Because of the implications, the "H" word is like touching the third rail.
But that didn't stop Platt yesterday from saying it and repeating it.
"Think about how you'll feel on November 5 if you wake up in the morning and see the news, that Barack Obama – that Barack Hussein Obama – is the president-elect of the United States," Platt asked the crowd.
"The number one most liberal senator in the United States of America was, you guessed it, the ambassador of change, Barack Hussein Obama," he said. "This election is about preserving America's past and protecting the promise of its future."
As they've done in the past, the McCain campaign reacts quickly to the "H" word.
"We do not condone this inappropriate rhetoric, which distracts from the real questions of judgment, character and experience that voters will base their decisions on this November," said McCain spokesman Paul Lindsay.
Pre deja vu
The Republican team had to deal with it earlier this week as well. This time coming from the fiery Sheriff of Lee County.
"There are three types of people in our country today," Sheriff Scott explained to the crowd. "There are people that make things happen, there are people that watch things, and there are people who wonder what happened.
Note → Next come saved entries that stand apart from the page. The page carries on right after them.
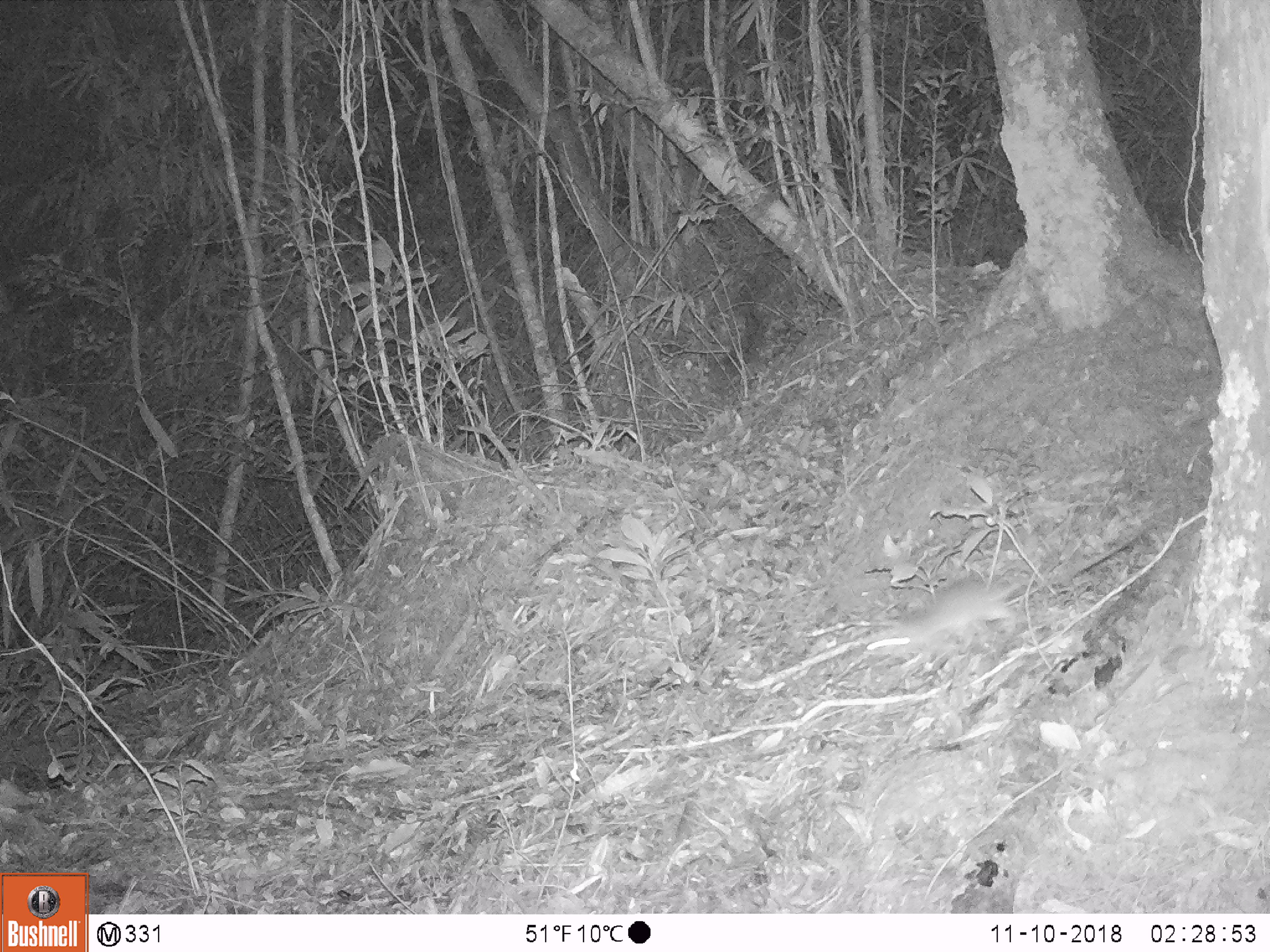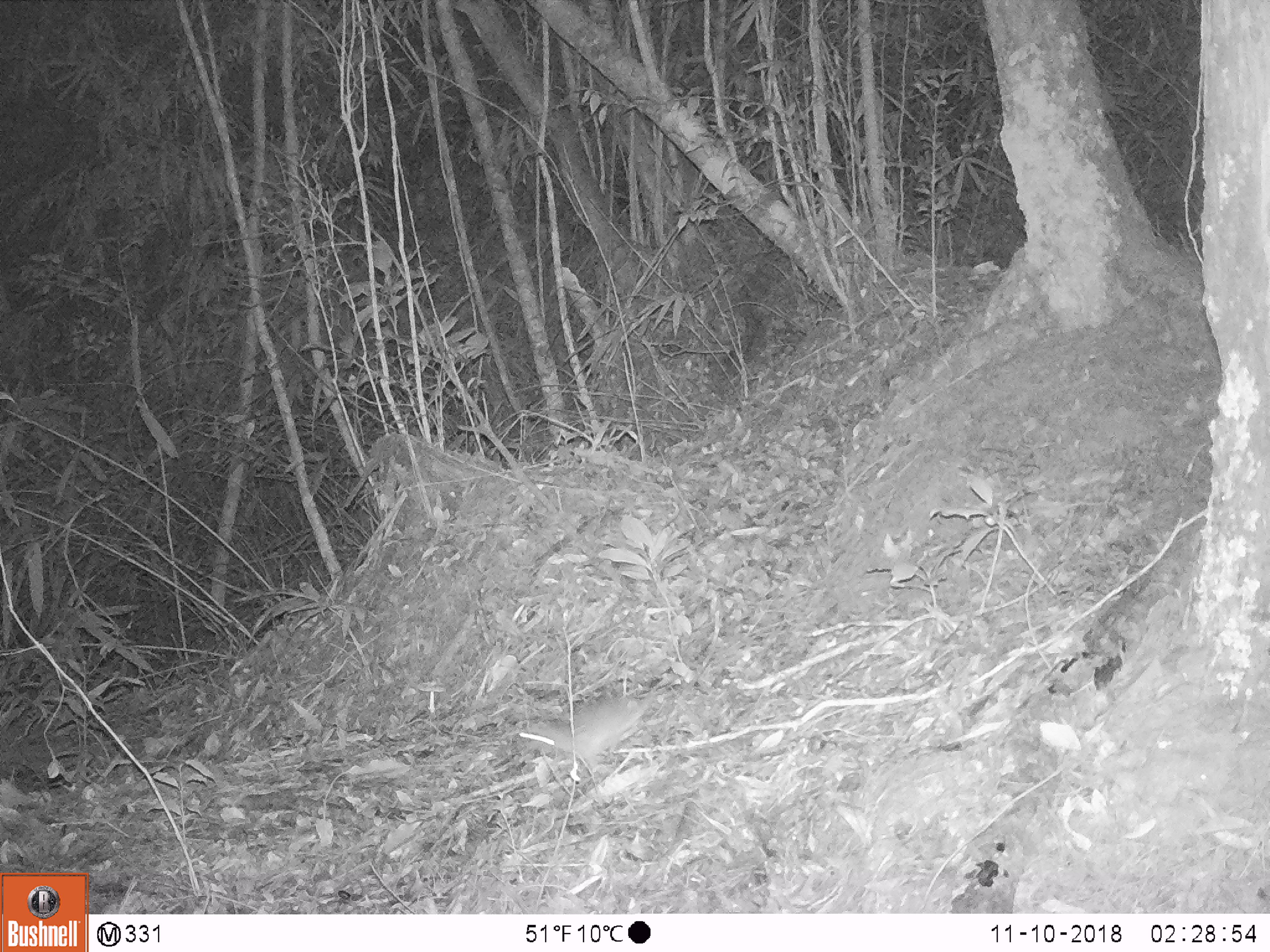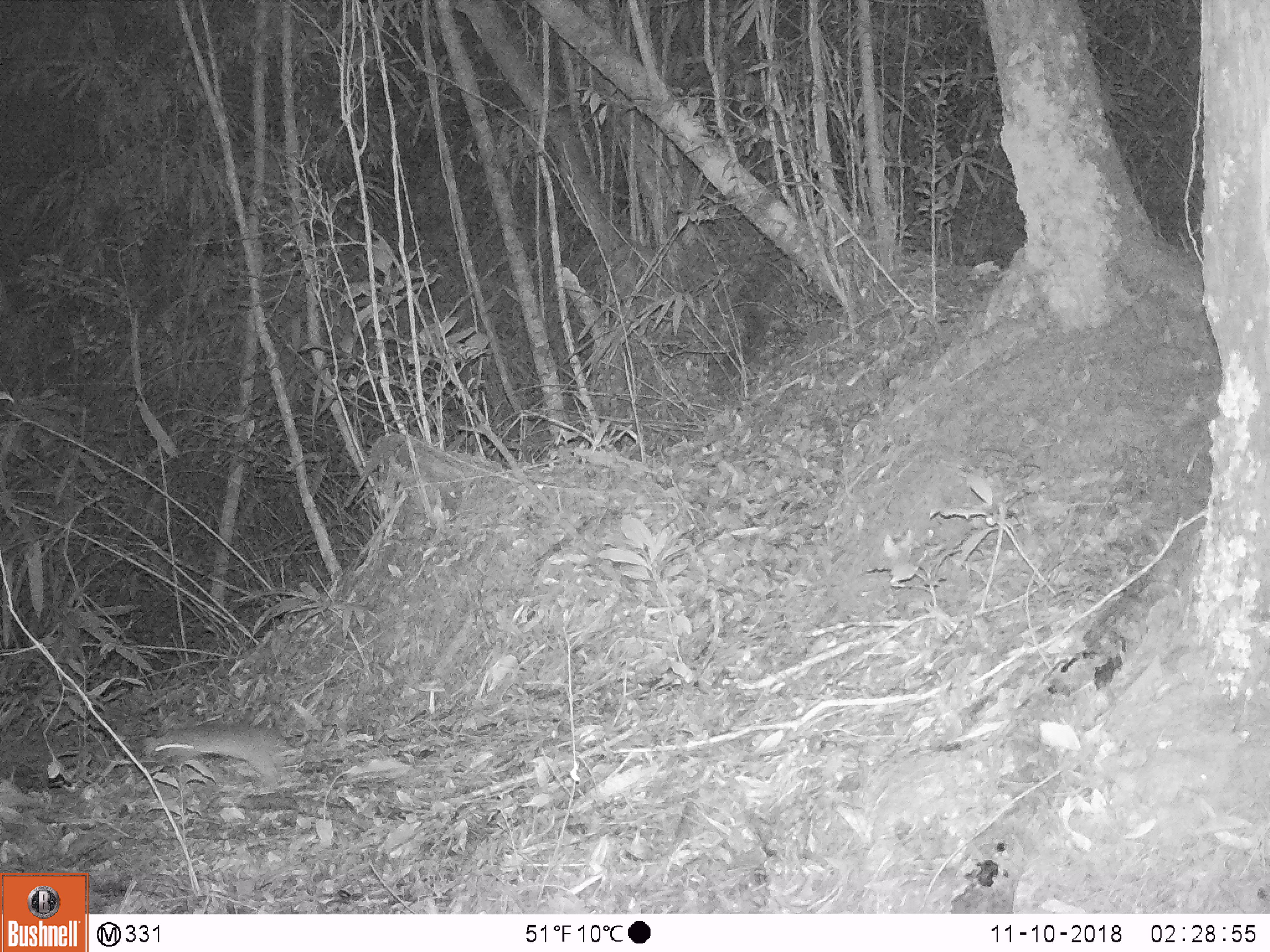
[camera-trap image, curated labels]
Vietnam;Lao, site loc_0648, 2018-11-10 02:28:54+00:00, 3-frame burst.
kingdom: Animalia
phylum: Chordata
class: Mammalia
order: Rodentia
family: Muridae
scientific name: Muridae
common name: old-world mice and rats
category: unidentified murid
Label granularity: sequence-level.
On November 4, let's leave Barack Hussein Obama wondering what happened."
I ain't done nothin' wrong
The crowd ate it up. And the McCain campaign had to put out their statement disavowing it. But as the Fort Myers press later reported, the Sheriff has dug in his heels.
“I absolutely, unequivocally don’t regret saying it,” Scott said. “In order to be a speaker at this event, I had to give my full name — Michael Joseph Scott — to the Secret Service, even though I’m the sheriff of Lee County. So why would I apologize? Is there some kind of double standard here where I have to give my full name, but I can’t use his?”